Could You Handle Your Commute In This Iron Man-Like Jet Pack?

By Adele Peters , April 28, 2017

Eighteen months ago, British inventor Richard Browning tried an experiment: he strapped a small gas turbine to his arm to see if he could get liftoff (don’t try this at home, we’re obligated to add). Several experiments later, after he and his team added more engines to each arm and leg, his homemade jetpack was working, and he could fly for as long as 12 minutes.

At TED 2017, he headed outside to demonstrate for the crowd. The vision, for the moment, is to build a new type of extreme sports equipment–though it could potentially be used in other ways, such as military rescues in areas where a helicopter might attract gunfire.

“For the immediate future, I would liken it to a jet ski,” Browning tells Fast Company. “There’s no real practical purpose to it, it’s just a massive amount of fun. But, like technology has a habit, I think actually, by accident, we’ve opened up a whole new avenue of human flight.”

Through his startup, Gravity, he’s working to build a version that can stay in the air longer and fly higher. “I don’t think anyone’s going to go down to Walmart or take the kids to school in any of this stuff for a while,” he told the audience at TED. “But the team at Gravity are building some awesome technology that’s going to make this look like child’s play.”

Browning’s vision of an “augmented human” was inspired by his father’s dreams of flight, and his own realization that a set of small jet engines might actually get him airborne.
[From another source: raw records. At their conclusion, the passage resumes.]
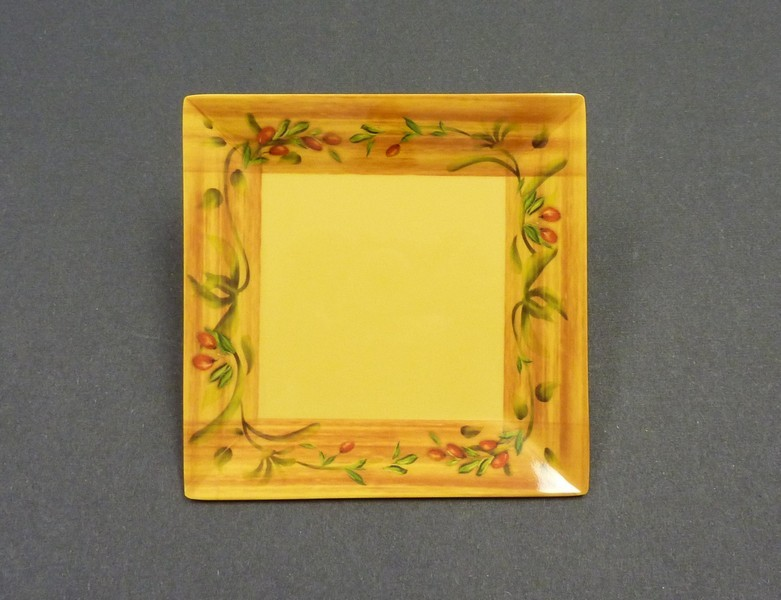 "Yanco OL-112 Olive 12"" Square Plate"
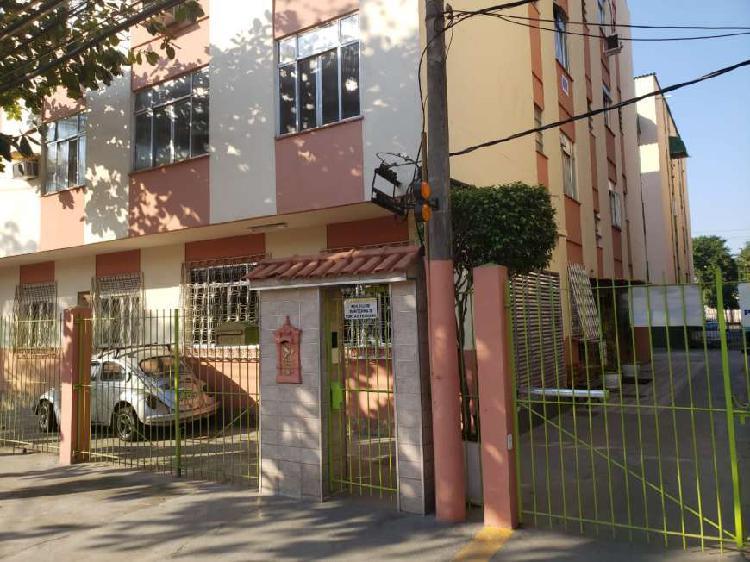 Apartamento dois quartos (bairro jabour) segundo andar.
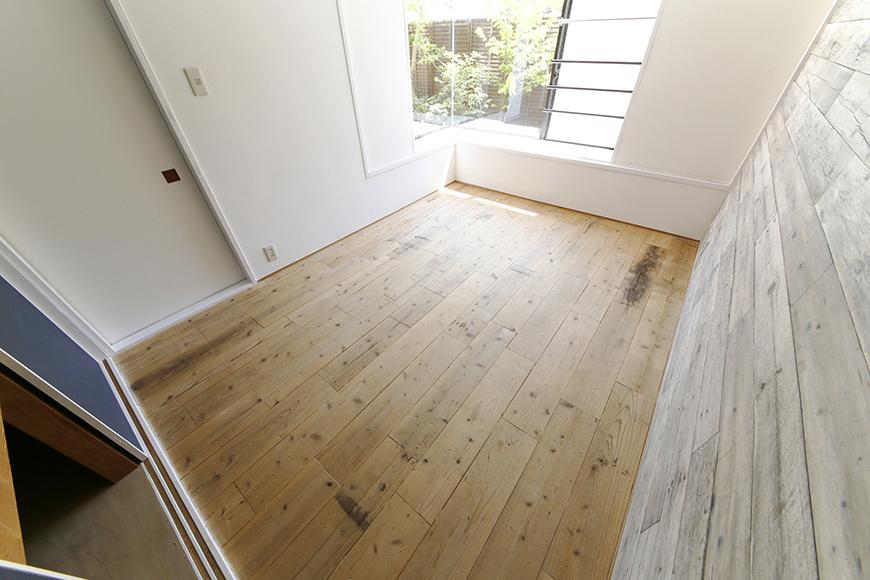 無骨な床材です。カッコイイ!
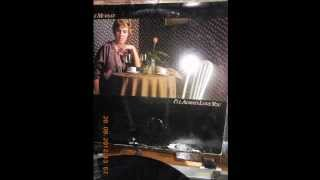 Watch Anne Murray Good Old Song video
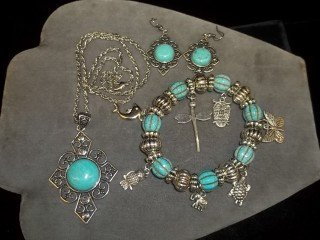 5: NA Style Necklace Earing Bracelet Set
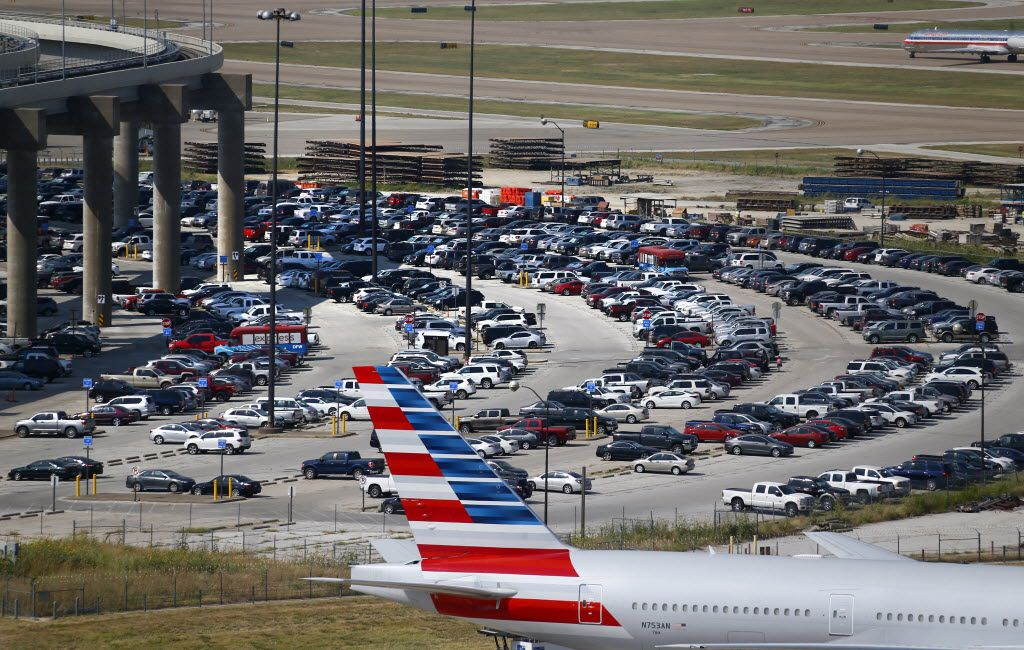 Drivers who are just picking up or dropping off travelers probably won't feel the effect of DFW Airport's higher parking rates. (Nathan Hunsinger/Staff Photographer)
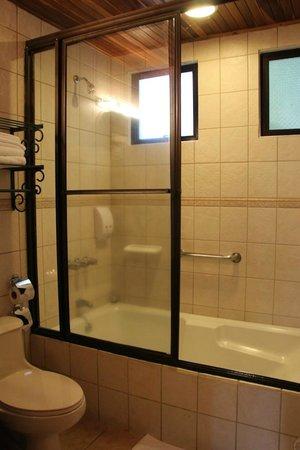 Hotel Fonda Vela: Shower, bathtub & toilet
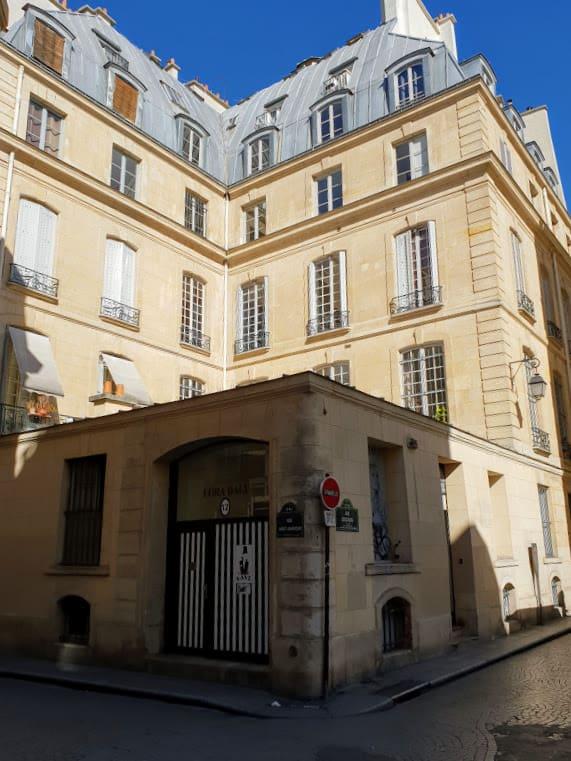 בית הבושת של מדאם גורדן בצומת הרחובות Dussoubs ו Saint Sauveur. צילם: צבי חזנוב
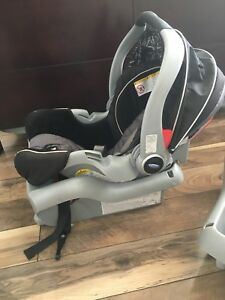 Graco Classic Connect Infant Carseat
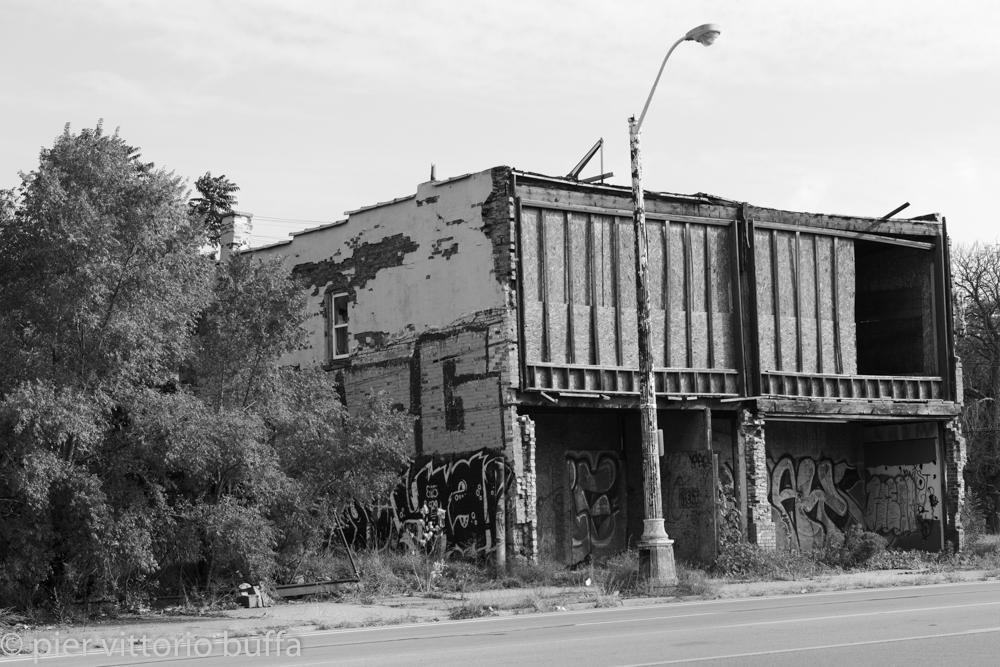 Le case abbandonate di detroit for Seminterrato di case abbandonate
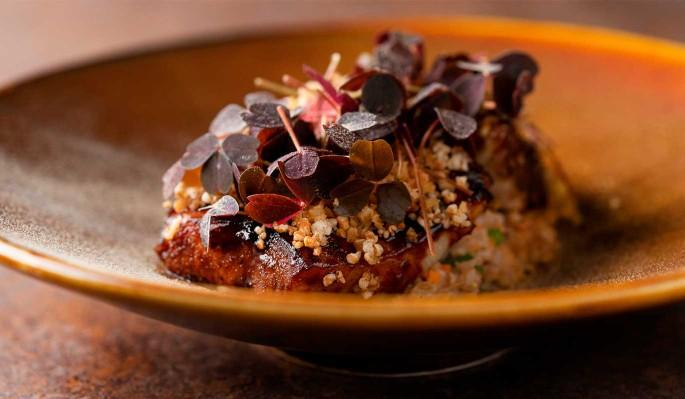 Рецепт: сом в солодовой карамели с полбой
“I think we all, every now and then, dare believe something that’s on the edge of our capability,” says Browning. “And when that thing is also on the edge of what the rest of society thinks is impossible, that’s even more exciting. Sometimes, very rarely, one of those things gets across the line.”

The engines could run on biodiesel, but Browning acknowledges that the flight suit isn’t exactly sustainable, at least in its current form. “Even in the display today, I think we burned through 12 liters of fuel,” he says. “It’s not an efficient way of moving around. But then, it’s early stage.”